◆ Exercise description:
For every line below, output the text exactly and leave out images.

(Collected data entries)
=== Section Start ===

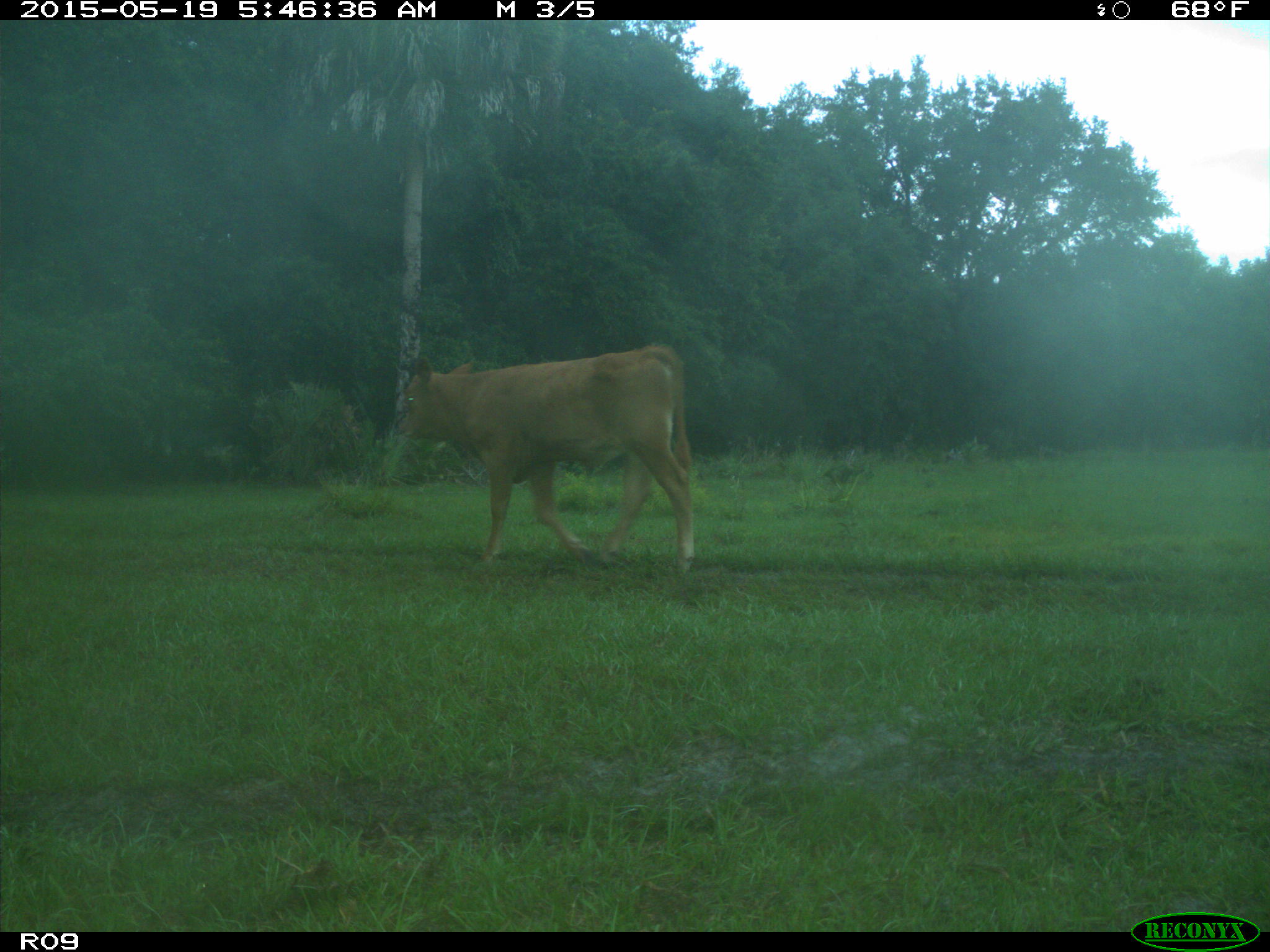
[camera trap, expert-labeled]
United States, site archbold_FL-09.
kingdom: Animalia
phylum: Chordata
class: Mammalia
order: Artiodactyla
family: Bovidae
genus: Bos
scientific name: Bos taurus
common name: domestic cow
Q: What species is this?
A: Bos taurus (domestic cow).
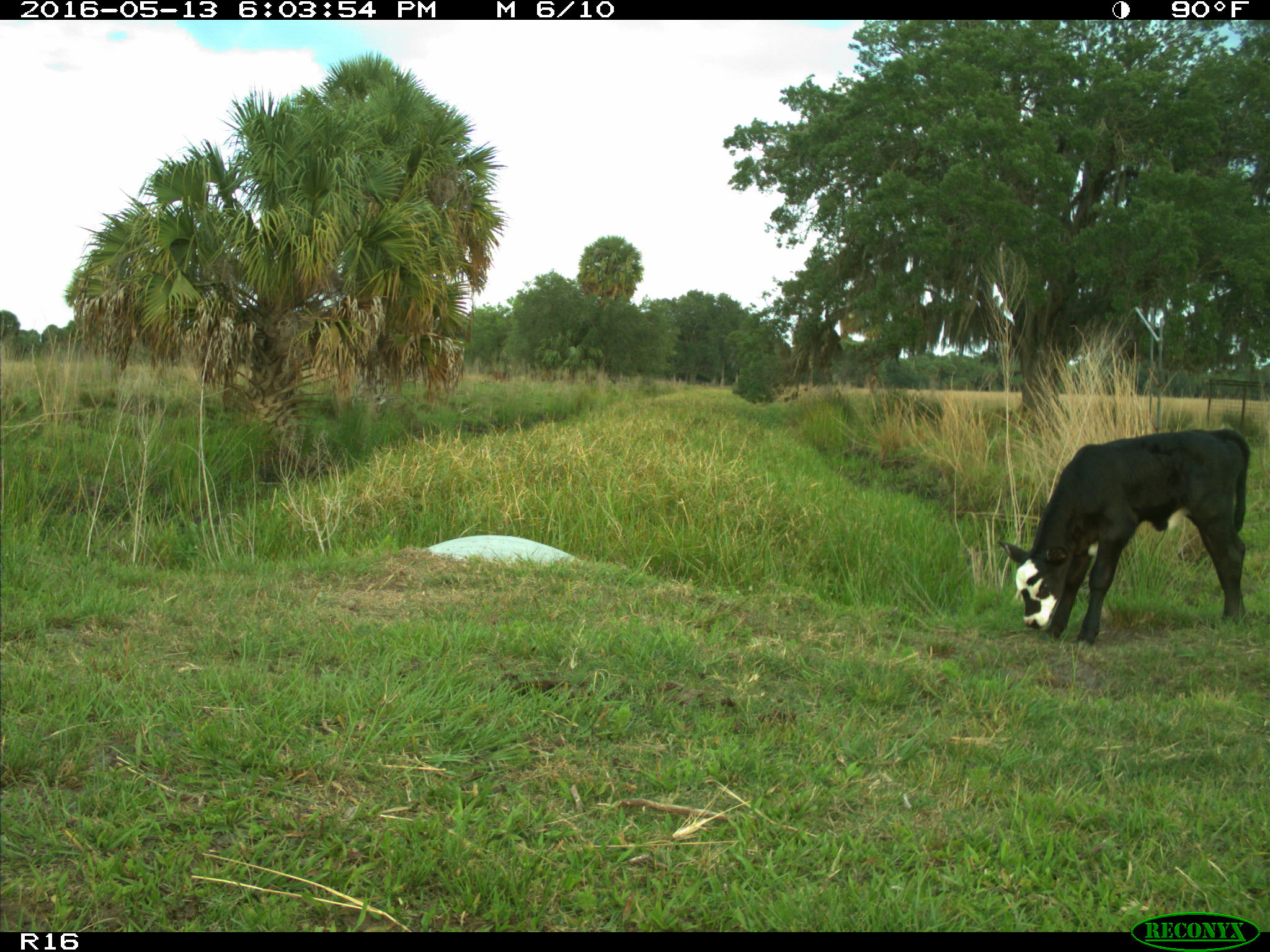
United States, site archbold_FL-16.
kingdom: Animalia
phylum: Chordata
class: Mammalia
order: Artiodactyla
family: Bovidae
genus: Bos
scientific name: Bos taurus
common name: domestic cow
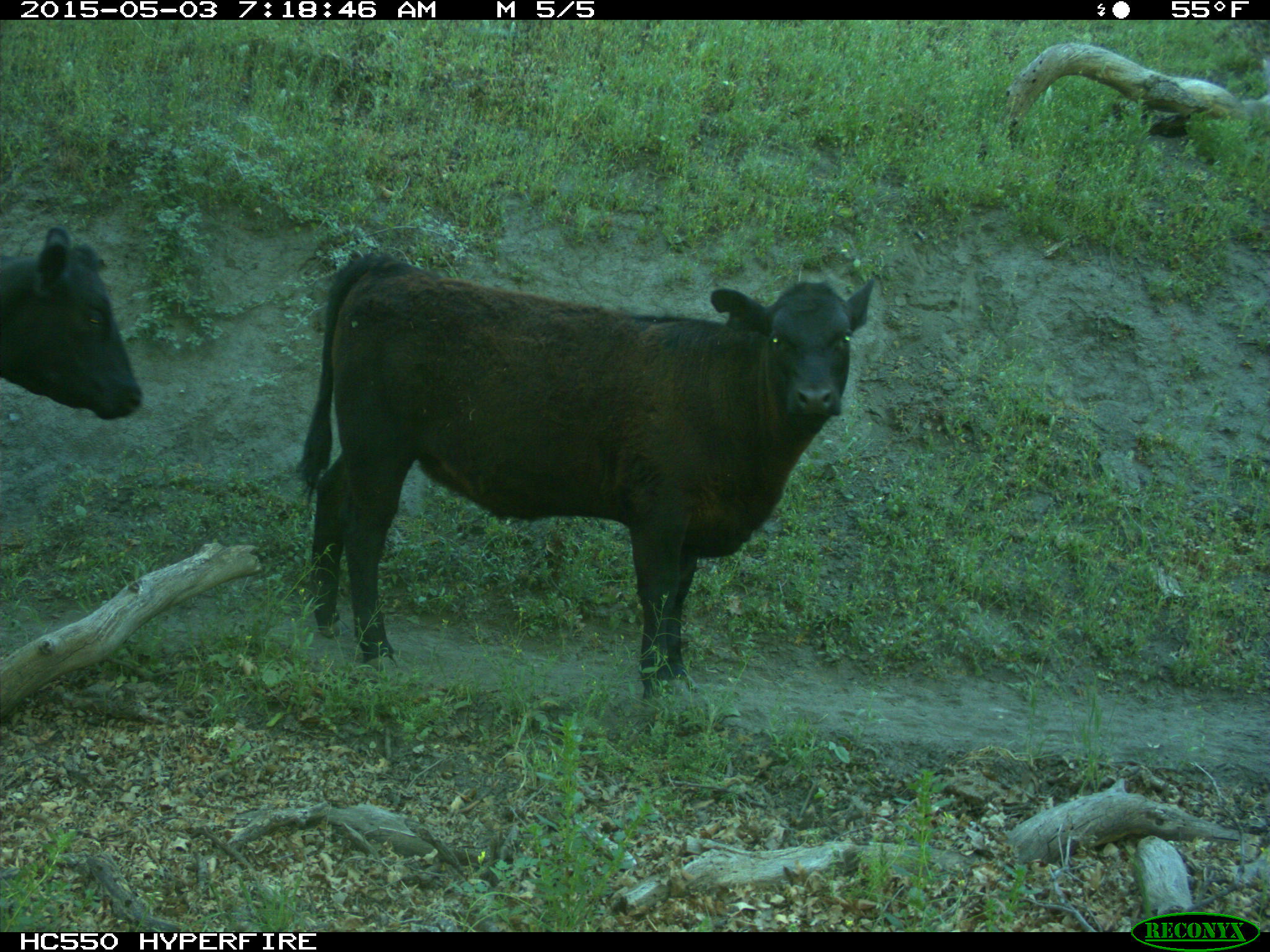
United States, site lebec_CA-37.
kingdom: Animalia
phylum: Chordata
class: Mammalia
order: Artiodactyla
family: Bovidae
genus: Bos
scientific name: Bos taurus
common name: domestic cow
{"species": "Bos taurus (domestic cow)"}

=== Section End ===

◆ Completed exercise:
[camera trap, expert-labeled]
United States, site archbold_FL-09.
kingdom: Animalia
phylum: Chordata
class: Mammalia
order: Artiodactyla
family: Bovidae
genus: Bos
scientific name: Bos taurus
common name: domestic cow
Q: What species is this?
A: Bos taurus (domestic cow).
United States, site archbold_FL-16.
kingdom: Animalia
phylum: Chordata
class: Mammalia
order: Artiodactyla
family: Bovidae
genus: Bos
scientific name: Bos taurus
common name: domestic cow
United States, site lebec_CA-37.
kingdom: Animalia
phylum: Chordata
class: Mammalia
order: Artiodactyla
family: Bovidae
genus: Bos
scientific name: Bos taurus
common name: domestic cow
{"species": "Bos taurus (domestic cow)"}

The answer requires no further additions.